Righetti’s research assessed sacrifice in relationships from four different aspects by analyzing the results of more than 80 previous studies. These aspects were:
- Willingness to sacrifice
- The act of sacrifice
- Satisfaction with sacrifice
- Costs of sacrifice
The researchers found relationship sacrifice to be an “exceptionally costly prosocial behavior.”
“The giver experiences lower well-being after sacrificing and the recipient starts having mixed feelings about the sacrifice and the partner,” explains Righetti. “On the one hand, the receiver feels grateful, loved, and accepted, but they also feel guilty and in debt. And we know that having mixed feelings is not good for relationships.”
Sacrifice works differently compared to other prosocial behaviors in that it involves giving up one’s own preferences or goals for others. When people engage in other prosocial behaviors, they usually don’t need to give up something that they would rather do or have.
“Sacrifice is costly because it requires one to give up their own preferences and goals,” explains Righetti. “Focusing on these costs appears to be especially detrimental for the giver’s well-being and for the relationship.”
Another crucial finding of Righetti’s study was that women were especially likely to experience lower well-being after having sacrificed.

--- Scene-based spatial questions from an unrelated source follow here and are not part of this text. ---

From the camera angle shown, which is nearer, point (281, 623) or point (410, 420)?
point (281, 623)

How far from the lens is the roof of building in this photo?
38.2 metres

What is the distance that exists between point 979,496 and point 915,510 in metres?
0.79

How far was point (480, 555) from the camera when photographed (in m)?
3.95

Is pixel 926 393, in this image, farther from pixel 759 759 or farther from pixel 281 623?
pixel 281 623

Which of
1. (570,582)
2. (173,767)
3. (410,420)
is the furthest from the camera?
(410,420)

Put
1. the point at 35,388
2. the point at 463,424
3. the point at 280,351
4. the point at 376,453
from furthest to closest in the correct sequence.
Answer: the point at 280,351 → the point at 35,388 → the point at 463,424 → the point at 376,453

While the reasons for this tendency are still being studied, Righetti gives us this tentative explanation:
“We think that it may be that women may sacrifice more in their relationship and that, because of gender roles, they are also expected to sacrifice more and they do not receive as much appreciation and validation as men for their sacrifices,” she explains. “In sum, they may especially experience the costs and very little of the benefits.”

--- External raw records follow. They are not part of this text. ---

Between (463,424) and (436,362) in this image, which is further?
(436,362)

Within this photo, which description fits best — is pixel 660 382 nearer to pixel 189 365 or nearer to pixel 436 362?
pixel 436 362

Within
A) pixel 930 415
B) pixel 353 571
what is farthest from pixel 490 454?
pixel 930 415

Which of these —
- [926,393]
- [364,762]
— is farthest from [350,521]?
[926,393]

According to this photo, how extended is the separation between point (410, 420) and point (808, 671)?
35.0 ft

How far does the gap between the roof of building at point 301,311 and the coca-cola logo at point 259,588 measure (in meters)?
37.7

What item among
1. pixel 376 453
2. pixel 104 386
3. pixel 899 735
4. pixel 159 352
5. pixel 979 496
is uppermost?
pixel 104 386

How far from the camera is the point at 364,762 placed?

All things considered, Righetti warns that viewing sacrifice as an inherently negative or positive behavior may not be useful because, in most relationships, sacrifices are inevitable.
What one can change, however, is the way they appraise the nature and necessity of a sacrifice.
If you are grappling with sacrifice in your own relationship, Righetti advises you to:
- Change what you focus on: If you focus on what you have lost after a sacrifice, you are more likely to experience lower personal well-being and relationship satisfaction. Therefore, Righetti encourages you to look at the bright side of the sacrifice (e.g., looking at how happy the partner is or what you/they can learn from this experience, or feeling proud of being such a generous person).
- Reconsider the need to sacrifice: Sometimes sacrifices are necessary to maintain a relationship. However, there are times when they can be avoided through contingency plans and a little bit of adjustment. To explain this, Righetti gives the example of moving due to a partner’s career opportunity or a partner wanting to spend a weekend with their parents. In the first case, either they sacrifice their career opportunity or their partner moves with them. In the second case, sacrifice is not necessary. If one partner wants to spend the weekend with their parents and the other doesn’t, they can simply decide to spend the weekend separately while preserving their relationship (and saving stress for both of them).
Ultimately, couples need to navigate these situations and decide when it is necessary that one of them sacrifices and when it is possible for each of them to pursue their preferences independently while remaining joyful afterward.